All of lore.kernel.org
 help / color / mirror / Atom feed
* [MODERATED] terminal fault
@ 2018-04-18  8:35 Michal Hocko
  2018-04-18 13:36 ` [MODERATED] " Jon Masters
  2018-04-18 14:46 ` Konrad Rzeszutek Wilk
  0 siblings, 2 replies; 8+ messages in thread
From: Michal Hocko @ 2018-04-18  8:35 UTC (permalink / raw)
  To: speck

We have discussed the following patch as a mitigation for the native OS
L1 Terminal fault issue.

Intel was suggesting to set a bit outside of the uarch addressable range
but flipping all the bits seems both easier and more future proof. So
unless there is something else that would prevent such a fix I would
vote to go with this patch.

Thoughts?
---
From 7b03455455e1152988b2a295a917c0641f531fb0 Mon Sep 17 00:00:00 2001
From: Michal Hocko <mhocko@suse.com>
Date: Tue, 10 Apr 2018 14:10:42 +0200
Subject: [PATCH] mm, swap, x86: make sure high bits of the swap offset are set

Intel platforms have a bug where L1 cache contents can speculatively
be used to load content of !present entries.  This allows certain side
channel attacks. We do have several different classes of !present
pages. Unmapped memory clears the whole ptes so they are non-issue.
mprotect, numa hints are referring to an existing pfns which cannot be
tweaked by an attacker to a different privilege domains.  So we are left
with swap entries which encode the swap offset and that might conflict
with an existing pfn. Obfuscate those entries by inverting bits in the
swap offset which will set all the high bits and that _should_ stop the
speculation as it should refer to the maximum addressable memory on all
Intel platforms.

**GIVEN REQUEST A:** From the patch discussion, copy out everything from "mprotect, numa hints" down to "Intel platforms.".
**GIVEN REQUEST B:** According to the patch discussion, why does the author prefer flipping all the bits of the swap offset over Intel's suggested approach?
Work only from the patch discussion.

**EXTRACTED ENTRIES:**
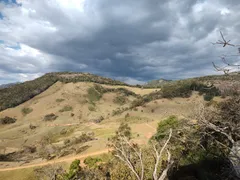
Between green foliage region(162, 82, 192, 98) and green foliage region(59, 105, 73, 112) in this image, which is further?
green foliage region(59, 105, 73, 112)

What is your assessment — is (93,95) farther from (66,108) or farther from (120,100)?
(66,108)

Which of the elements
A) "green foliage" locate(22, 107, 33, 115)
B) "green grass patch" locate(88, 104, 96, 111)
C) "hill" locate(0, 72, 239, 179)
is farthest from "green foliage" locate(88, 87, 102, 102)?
"green foliage" locate(22, 107, 33, 115)

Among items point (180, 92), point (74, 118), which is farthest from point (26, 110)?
point (180, 92)

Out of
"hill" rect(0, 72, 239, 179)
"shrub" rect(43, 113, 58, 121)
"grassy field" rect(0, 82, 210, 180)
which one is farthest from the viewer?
"shrub" rect(43, 113, 58, 121)

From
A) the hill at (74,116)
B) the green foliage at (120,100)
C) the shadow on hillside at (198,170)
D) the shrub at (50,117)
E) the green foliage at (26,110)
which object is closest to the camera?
the shadow on hillside at (198,170)

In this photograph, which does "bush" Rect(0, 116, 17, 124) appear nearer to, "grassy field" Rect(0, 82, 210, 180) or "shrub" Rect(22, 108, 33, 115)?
"grassy field" Rect(0, 82, 210, 180)

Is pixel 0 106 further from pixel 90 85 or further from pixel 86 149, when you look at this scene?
pixel 86 149

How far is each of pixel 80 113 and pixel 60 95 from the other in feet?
104

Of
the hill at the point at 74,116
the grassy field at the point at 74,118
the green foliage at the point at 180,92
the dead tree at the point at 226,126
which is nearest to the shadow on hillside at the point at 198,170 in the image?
the dead tree at the point at 226,126

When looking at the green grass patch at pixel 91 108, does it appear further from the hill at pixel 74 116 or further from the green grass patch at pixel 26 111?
the green grass patch at pixel 26 111

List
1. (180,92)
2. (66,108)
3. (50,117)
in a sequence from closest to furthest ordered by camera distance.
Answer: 1. (180,92)
2. (50,117)
3. (66,108)

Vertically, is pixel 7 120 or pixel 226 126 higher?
pixel 226 126

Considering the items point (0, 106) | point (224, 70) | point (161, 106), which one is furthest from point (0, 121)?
point (224, 70)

**EXERCISE RESULT A:**
mprotect, numa hints are referring to an existing pfns which cannot be
tweaked by an attacker to a different privilege domains.  So we are left
with swap entries which encode the swap offset and that might conflict
with an existing pfn. Obfuscate those entries by inverting bits in the
swap offset which will set all the high bits and that _should_ stop the
speculation as it should refer to the maximum addressable memory on all
Intel platforms.

**EXERCISE RESULT B:** Intel suggested setting a bit outside the uarch addressable range, but flipping all the bits seems both easier and more future proof. For that reason, unless something else would prevent such a fix, the author votes to go with the patch.